═════ Document section
I’m really sorry to those of you who either:

Miss Earth contestants and their inability to use correct capitalization

Miss Earth contestants and their inability to use correct capitalization

1. Have native languages that call for capitalization of all nouns (This means you, Deutschland!);

2. Learned to speak MySpace before English.

Still: the awful Internet tendency to either capitalize or lowercase random words which should not be not capitalized or lowercased has to stop. Please.

I’m normally not a stringent grammar person. I thank goodness I have found the Grammar Girl podcast series (which is, happily, very searchable) so I can find quick and dirty tricks to help me remember how and when to use “comprise”. And I probably have to turn to my AP or Guardian (or EJC, or European Commission, or Times, or or or!) more times than I should.

But the capitalization issue, along with random or missing articles (the/an/a) are driving me crazy in an editing project with which I am currently busy. I’m editing what is essentially a series of encyclopedia articles about media conditions in a particular country, all written by non-native English speakers.
══════════
═════ Data rows
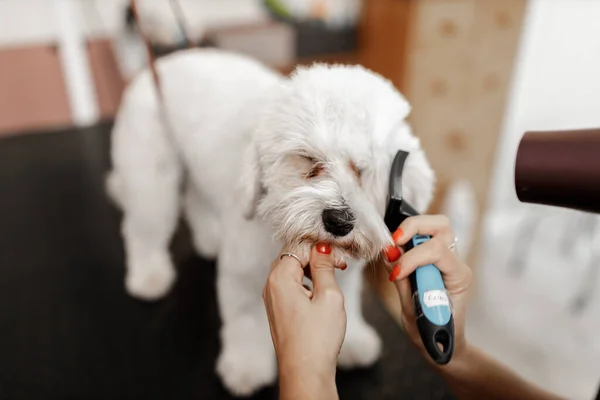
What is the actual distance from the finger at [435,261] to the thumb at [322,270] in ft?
0.27

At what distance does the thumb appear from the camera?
56cm

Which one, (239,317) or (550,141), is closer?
(550,141)

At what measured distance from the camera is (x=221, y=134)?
0.94m

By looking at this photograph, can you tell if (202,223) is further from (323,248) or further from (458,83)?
(458,83)

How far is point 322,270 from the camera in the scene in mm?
583

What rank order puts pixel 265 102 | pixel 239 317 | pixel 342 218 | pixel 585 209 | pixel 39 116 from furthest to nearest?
pixel 39 116 < pixel 239 317 < pixel 265 102 < pixel 342 218 < pixel 585 209

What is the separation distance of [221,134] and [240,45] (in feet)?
3.87

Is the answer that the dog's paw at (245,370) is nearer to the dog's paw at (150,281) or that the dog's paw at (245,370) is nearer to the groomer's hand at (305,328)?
the dog's paw at (150,281)

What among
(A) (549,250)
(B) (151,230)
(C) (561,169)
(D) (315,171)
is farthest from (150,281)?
(A) (549,250)

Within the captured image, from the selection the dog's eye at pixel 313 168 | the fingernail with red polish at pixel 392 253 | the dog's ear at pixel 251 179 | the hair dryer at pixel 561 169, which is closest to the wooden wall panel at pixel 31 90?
the dog's ear at pixel 251 179

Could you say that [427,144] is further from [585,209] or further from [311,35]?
[585,209]

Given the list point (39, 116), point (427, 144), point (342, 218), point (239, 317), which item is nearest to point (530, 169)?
point (342, 218)

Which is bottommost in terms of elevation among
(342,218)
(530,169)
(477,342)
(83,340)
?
(477,342)

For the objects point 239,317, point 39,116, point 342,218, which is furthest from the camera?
point 39,116
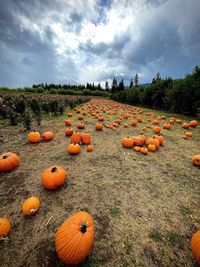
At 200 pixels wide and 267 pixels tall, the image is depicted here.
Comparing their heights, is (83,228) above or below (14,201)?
above

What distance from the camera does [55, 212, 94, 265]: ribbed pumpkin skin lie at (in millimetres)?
1857

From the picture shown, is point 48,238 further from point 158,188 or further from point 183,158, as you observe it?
point 183,158

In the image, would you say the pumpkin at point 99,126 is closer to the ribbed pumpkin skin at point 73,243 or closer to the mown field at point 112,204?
the mown field at point 112,204

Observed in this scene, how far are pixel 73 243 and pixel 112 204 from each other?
1.11 metres

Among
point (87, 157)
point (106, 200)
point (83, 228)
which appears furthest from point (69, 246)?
point (87, 157)

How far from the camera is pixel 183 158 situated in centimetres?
489

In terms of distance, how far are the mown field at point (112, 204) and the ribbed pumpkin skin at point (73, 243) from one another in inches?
7.3

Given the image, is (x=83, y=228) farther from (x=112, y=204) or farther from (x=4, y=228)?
(x=4, y=228)

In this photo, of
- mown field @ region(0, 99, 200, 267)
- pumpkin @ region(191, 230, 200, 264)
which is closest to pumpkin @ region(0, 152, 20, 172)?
mown field @ region(0, 99, 200, 267)

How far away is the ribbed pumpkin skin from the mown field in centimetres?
18

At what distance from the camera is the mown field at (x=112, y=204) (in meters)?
2.04

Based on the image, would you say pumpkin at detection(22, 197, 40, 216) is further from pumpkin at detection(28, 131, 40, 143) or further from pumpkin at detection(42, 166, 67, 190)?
pumpkin at detection(28, 131, 40, 143)

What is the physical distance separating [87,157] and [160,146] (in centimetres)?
309

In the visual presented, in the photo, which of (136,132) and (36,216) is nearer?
(36,216)
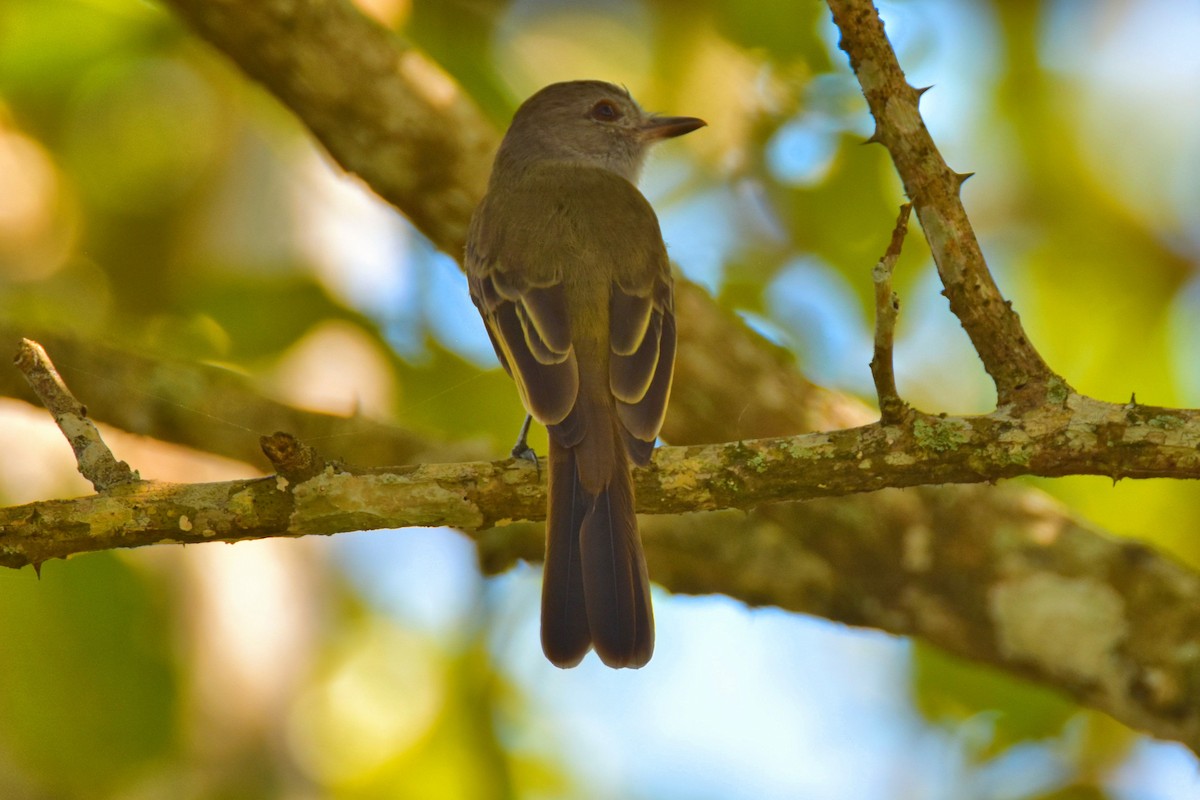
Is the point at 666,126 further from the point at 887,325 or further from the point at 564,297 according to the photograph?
the point at 887,325

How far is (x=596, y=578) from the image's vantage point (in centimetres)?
387

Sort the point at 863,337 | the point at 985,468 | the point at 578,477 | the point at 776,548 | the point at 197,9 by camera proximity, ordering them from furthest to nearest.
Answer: the point at 863,337, the point at 776,548, the point at 197,9, the point at 578,477, the point at 985,468

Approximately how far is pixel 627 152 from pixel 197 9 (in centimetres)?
205

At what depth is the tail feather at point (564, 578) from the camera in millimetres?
══════════
• [Required actions]
**1)** Quote the post about capitalization from "Still: the awful" to "to stop. Please.".
**2)** Pick up the post about capitalization where it stops and keep writing it.

• [Answers to the exercises]
**1)**
Still: the awful Internet tendency to either capitalize or lowercase random words which should not be not capitalized or lowercased has to stop. Please.

**2)**
I thought Mario Garcia asked a great question on his design/innovation blog when he asked, “Do we associate all things Internet with lower case?”

This question, and Garcia’s redesign of the Daily Handelsblatt, a German newspaper, sparked a series of posts about whether the paper should use a logo with an uppercase “H”.

I most liked these two quotes Garcia posted on this topic:

From Oliver Reichenstein, lead designer of zeit.de, tagesanzeiger.ch and krone.at: “Yes, many internet users believe that internet is all about ‘lower case’ as the urls are fed so, therefore anything that is associated with it should reflect it. I think the truth is while the url in ‘lowercase’ is only a function of the medium, the internet, where the information being served, it has nothing to do with the branding of the Online product. On the contrary the Online property is best represented with a look that can then be extended to other areas and in this instance by the square in the brand colour and the cap ‘H’ - a direct take-out from the brick and mortar presence of the product.”

Also, from Rodrigo Fino, Garcia Media Latin America/Buenos Aires: “Lowercase was used because of technical restrictions years ago. Today all internet browsers and email programs understand uppercase.”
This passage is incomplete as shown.